── RECORDED DATA ──
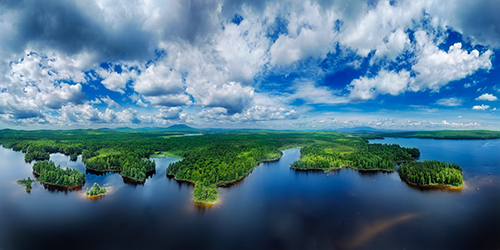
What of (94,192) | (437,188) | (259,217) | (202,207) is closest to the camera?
(259,217)

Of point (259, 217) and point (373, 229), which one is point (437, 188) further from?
point (259, 217)

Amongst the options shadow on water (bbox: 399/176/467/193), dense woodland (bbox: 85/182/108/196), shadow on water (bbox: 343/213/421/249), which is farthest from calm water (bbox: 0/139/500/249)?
dense woodland (bbox: 85/182/108/196)

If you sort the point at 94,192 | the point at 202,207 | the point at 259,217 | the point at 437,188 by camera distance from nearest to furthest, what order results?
the point at 259,217 → the point at 202,207 → the point at 94,192 → the point at 437,188

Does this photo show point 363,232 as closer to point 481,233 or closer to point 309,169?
point 481,233

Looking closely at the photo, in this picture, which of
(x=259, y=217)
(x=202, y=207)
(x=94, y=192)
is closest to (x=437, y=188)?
(x=259, y=217)

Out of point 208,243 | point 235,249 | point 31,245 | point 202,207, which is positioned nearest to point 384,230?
point 235,249

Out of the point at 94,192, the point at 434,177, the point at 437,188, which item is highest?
the point at 434,177

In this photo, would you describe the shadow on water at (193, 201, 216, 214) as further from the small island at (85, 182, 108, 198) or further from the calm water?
the small island at (85, 182, 108, 198)

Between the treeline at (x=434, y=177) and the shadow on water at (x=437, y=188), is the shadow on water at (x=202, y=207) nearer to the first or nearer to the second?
the shadow on water at (x=437, y=188)

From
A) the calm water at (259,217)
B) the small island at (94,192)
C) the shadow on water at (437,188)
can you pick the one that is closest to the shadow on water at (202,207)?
the calm water at (259,217)

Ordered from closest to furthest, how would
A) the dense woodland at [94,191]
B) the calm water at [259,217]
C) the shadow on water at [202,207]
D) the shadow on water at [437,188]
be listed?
the calm water at [259,217], the shadow on water at [202,207], the dense woodland at [94,191], the shadow on water at [437,188]
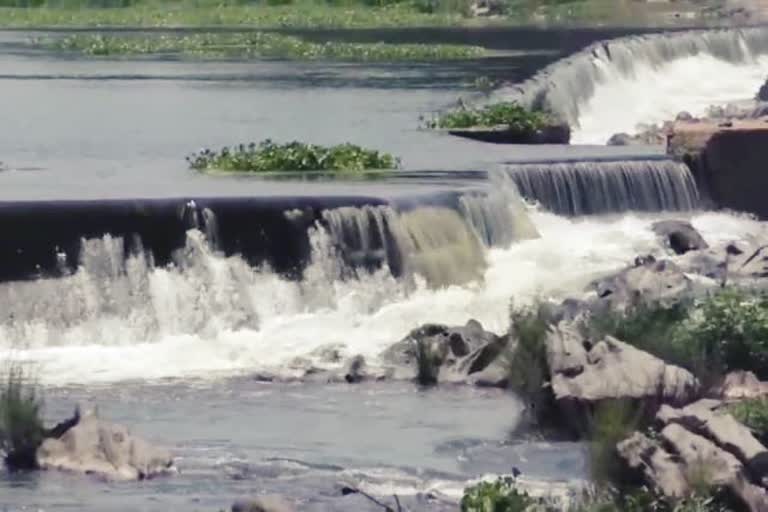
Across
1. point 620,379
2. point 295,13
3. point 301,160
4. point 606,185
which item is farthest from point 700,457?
point 295,13

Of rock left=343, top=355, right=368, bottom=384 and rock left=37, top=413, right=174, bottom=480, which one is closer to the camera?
rock left=37, top=413, right=174, bottom=480

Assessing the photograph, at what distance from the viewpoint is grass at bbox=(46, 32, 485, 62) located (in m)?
67.6

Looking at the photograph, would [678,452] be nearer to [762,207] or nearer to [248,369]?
[248,369]

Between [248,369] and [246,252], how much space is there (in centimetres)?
352

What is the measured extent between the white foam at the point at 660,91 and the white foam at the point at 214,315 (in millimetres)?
18040

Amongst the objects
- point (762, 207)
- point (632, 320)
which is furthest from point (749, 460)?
point (762, 207)

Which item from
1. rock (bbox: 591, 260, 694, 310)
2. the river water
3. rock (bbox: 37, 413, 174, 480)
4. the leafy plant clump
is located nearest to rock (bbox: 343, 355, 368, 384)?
the river water

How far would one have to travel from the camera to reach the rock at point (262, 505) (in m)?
17.5

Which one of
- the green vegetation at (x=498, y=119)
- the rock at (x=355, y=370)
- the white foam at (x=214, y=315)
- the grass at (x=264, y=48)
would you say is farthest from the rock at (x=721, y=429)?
the grass at (x=264, y=48)

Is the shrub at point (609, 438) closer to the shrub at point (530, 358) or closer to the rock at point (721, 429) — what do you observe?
the rock at point (721, 429)

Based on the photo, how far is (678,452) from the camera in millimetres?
17703

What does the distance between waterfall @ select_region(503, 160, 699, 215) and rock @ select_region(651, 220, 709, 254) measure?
146cm

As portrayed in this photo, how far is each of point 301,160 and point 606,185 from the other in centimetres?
422

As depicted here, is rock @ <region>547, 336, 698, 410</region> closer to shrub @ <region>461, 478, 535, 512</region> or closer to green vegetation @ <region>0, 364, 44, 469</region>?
shrub @ <region>461, 478, 535, 512</region>
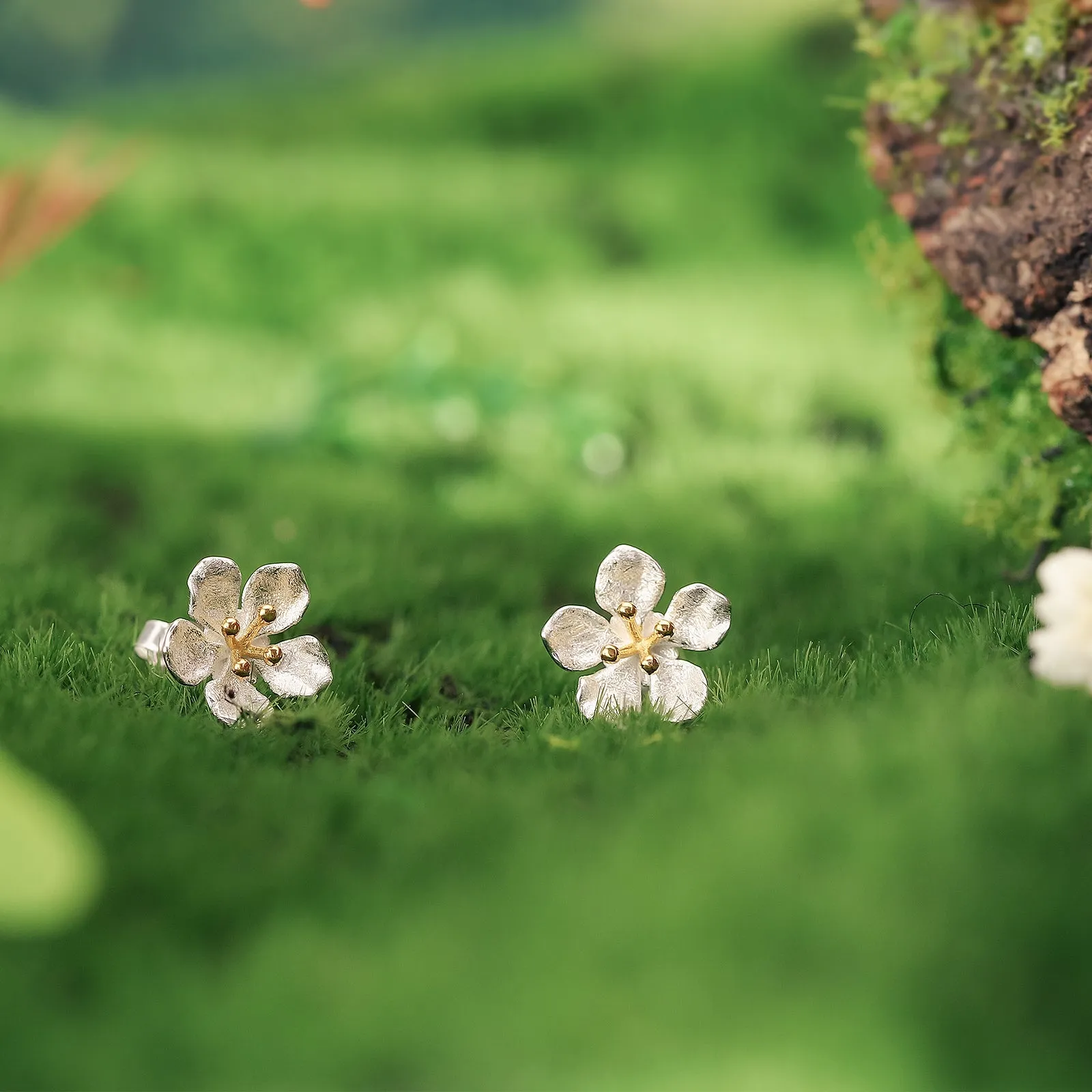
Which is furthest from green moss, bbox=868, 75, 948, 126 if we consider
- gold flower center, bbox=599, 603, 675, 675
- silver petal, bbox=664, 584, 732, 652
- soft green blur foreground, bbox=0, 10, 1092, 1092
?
gold flower center, bbox=599, 603, 675, 675

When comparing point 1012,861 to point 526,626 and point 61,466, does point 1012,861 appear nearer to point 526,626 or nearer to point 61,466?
point 526,626

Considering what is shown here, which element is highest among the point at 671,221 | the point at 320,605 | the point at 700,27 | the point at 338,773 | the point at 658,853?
the point at 700,27

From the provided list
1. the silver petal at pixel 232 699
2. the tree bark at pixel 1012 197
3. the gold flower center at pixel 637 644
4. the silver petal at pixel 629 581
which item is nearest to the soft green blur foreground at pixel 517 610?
the silver petal at pixel 232 699

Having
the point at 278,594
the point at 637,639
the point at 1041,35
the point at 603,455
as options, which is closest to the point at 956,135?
the point at 1041,35

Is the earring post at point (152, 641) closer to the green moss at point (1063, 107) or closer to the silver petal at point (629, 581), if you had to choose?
the silver petal at point (629, 581)

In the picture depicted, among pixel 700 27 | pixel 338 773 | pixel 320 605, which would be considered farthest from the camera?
pixel 700 27

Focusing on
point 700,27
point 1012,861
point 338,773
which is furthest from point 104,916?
point 700,27

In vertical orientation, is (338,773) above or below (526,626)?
below
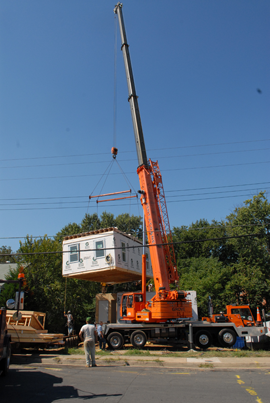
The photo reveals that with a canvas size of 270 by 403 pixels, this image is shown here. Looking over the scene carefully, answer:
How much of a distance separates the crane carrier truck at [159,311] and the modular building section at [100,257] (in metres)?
2.81

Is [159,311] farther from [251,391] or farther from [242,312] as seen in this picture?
[251,391]

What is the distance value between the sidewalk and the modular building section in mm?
7399

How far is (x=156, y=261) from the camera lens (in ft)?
51.8

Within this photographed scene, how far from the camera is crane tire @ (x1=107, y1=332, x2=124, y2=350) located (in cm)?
1625

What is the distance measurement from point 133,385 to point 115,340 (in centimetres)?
879

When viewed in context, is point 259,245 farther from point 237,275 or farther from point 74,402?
point 74,402

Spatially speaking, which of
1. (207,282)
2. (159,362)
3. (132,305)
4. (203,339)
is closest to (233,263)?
(207,282)

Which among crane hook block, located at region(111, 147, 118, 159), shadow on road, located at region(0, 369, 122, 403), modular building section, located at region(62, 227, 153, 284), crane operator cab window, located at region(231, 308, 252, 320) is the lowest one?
shadow on road, located at region(0, 369, 122, 403)

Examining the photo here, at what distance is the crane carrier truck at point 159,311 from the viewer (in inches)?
623

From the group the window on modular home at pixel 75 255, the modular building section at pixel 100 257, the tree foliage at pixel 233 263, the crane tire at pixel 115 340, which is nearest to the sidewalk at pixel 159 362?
the crane tire at pixel 115 340

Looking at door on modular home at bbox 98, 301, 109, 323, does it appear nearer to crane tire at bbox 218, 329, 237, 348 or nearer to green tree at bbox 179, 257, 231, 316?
green tree at bbox 179, 257, 231, 316

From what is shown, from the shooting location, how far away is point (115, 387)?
25.4ft

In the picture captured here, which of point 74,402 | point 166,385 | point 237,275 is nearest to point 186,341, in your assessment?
point 166,385

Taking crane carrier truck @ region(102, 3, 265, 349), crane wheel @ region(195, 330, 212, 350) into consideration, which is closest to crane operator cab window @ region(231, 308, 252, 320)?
crane carrier truck @ region(102, 3, 265, 349)
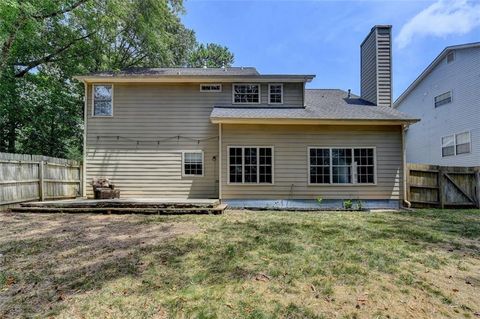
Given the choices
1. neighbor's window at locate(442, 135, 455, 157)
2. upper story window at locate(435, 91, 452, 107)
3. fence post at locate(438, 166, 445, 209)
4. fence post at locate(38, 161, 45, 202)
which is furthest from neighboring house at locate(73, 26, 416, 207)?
neighbor's window at locate(442, 135, 455, 157)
───
**WHAT THE EXERCISE ASKS**
Omit all pictures and write out, exactly, only the lines from the line containing "From what is" through the last line of the entries above.

**FINAL RESULT**
From what is shown, from the shooting location, how far away is point (115, 387)?
25.4ft

In the picture captured here, which of point 74,402 | point 166,385 | point 237,275 is nearest to point 186,341, in your assessment?
point 166,385

Taking crane carrier truck @ region(102, 3, 265, 349), crane wheel @ region(195, 330, 212, 350) into consideration, which is closest to crane operator cab window @ region(231, 308, 252, 320)?
crane carrier truck @ region(102, 3, 265, 349)
Given the choices
1. neighbor's window at locate(442, 135, 455, 157)
2. upper story window at locate(435, 91, 452, 107)
3. fence post at locate(438, 166, 445, 209)
4. fence post at locate(38, 161, 45, 202)
which is furthest from neighboring house at locate(73, 26, 416, 207)?
neighbor's window at locate(442, 135, 455, 157)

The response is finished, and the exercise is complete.